— About this exercise —
In your copy, include no images, and write out every entry below exactly as it stands.

>>>>>

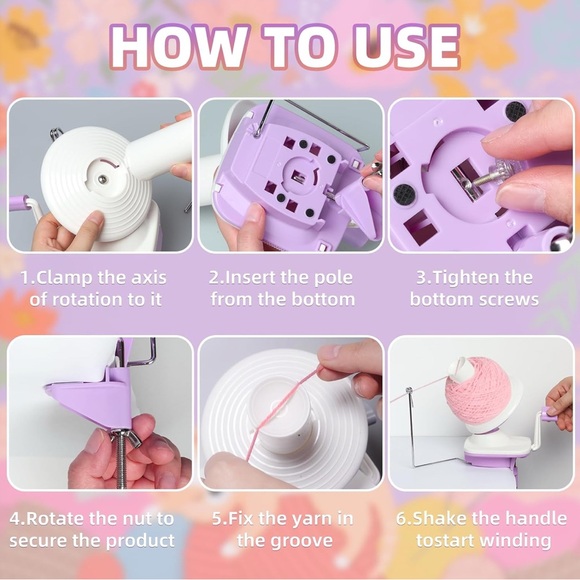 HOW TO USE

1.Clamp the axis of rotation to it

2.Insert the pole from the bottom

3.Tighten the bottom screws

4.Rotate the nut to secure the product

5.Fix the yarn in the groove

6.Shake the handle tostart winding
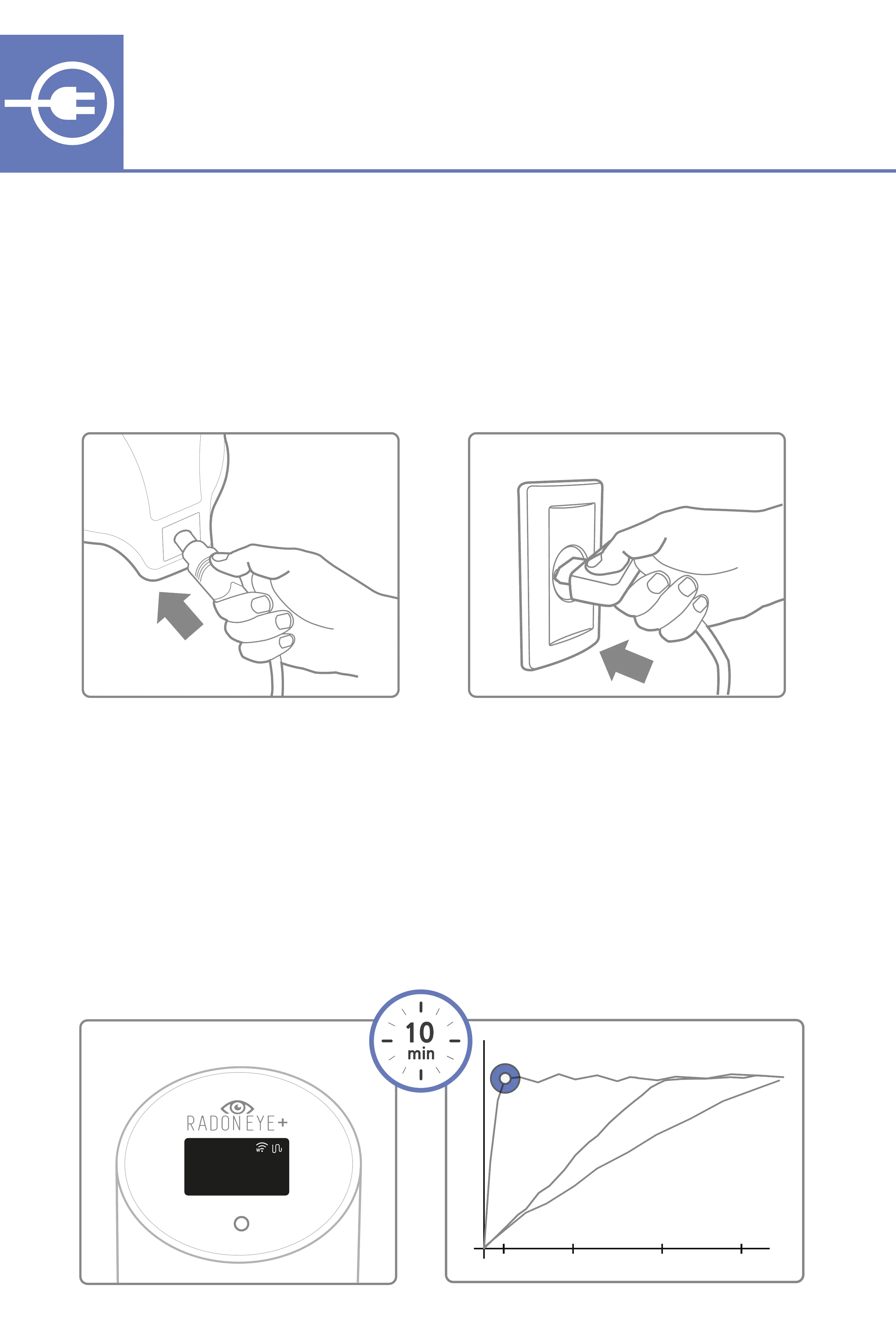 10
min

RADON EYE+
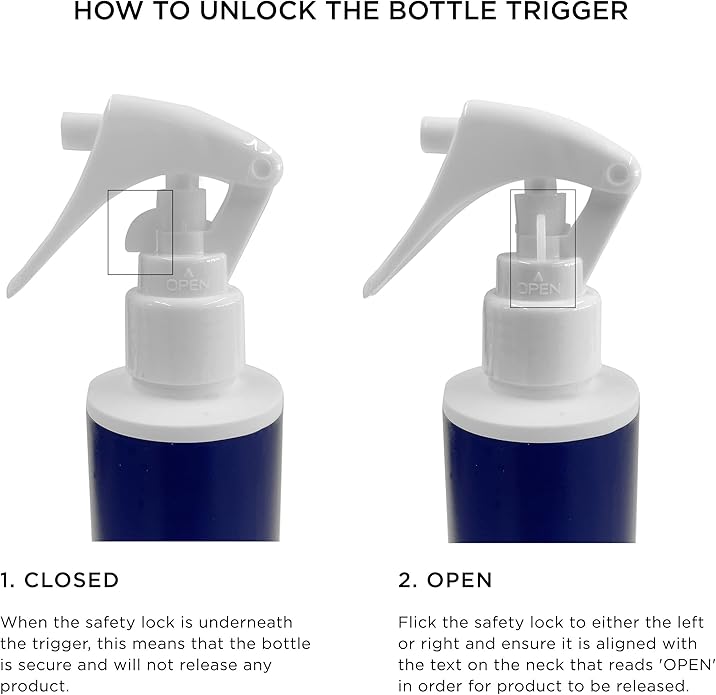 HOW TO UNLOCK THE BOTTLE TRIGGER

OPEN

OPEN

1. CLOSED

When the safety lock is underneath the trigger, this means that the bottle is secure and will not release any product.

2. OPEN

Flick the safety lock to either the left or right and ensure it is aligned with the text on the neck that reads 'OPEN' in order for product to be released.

<<<<<

— Worked solution —
 HOW TO USE

1.Clamp the axis of rotation to it

2.Insert the pole from the bottom

3.Tighten the bottom screws

4.Rotate the nut to secure the product

5.Fix the yarn in the groove

6.Shake the handle tostart winding
 10
min

RADON EYE+
 HOW TO UNLOCK THE BOTTLE TRIGGER

OPEN

OPEN

1. CLOSED

When the safety lock is underneath the trigger, this means that the bottle is secure and will not release any product.

2. OPEN

Flick the safety lock to either the left or right and ensure it is aligned with the text on the neck that reads 'OPEN' in order for product to be released.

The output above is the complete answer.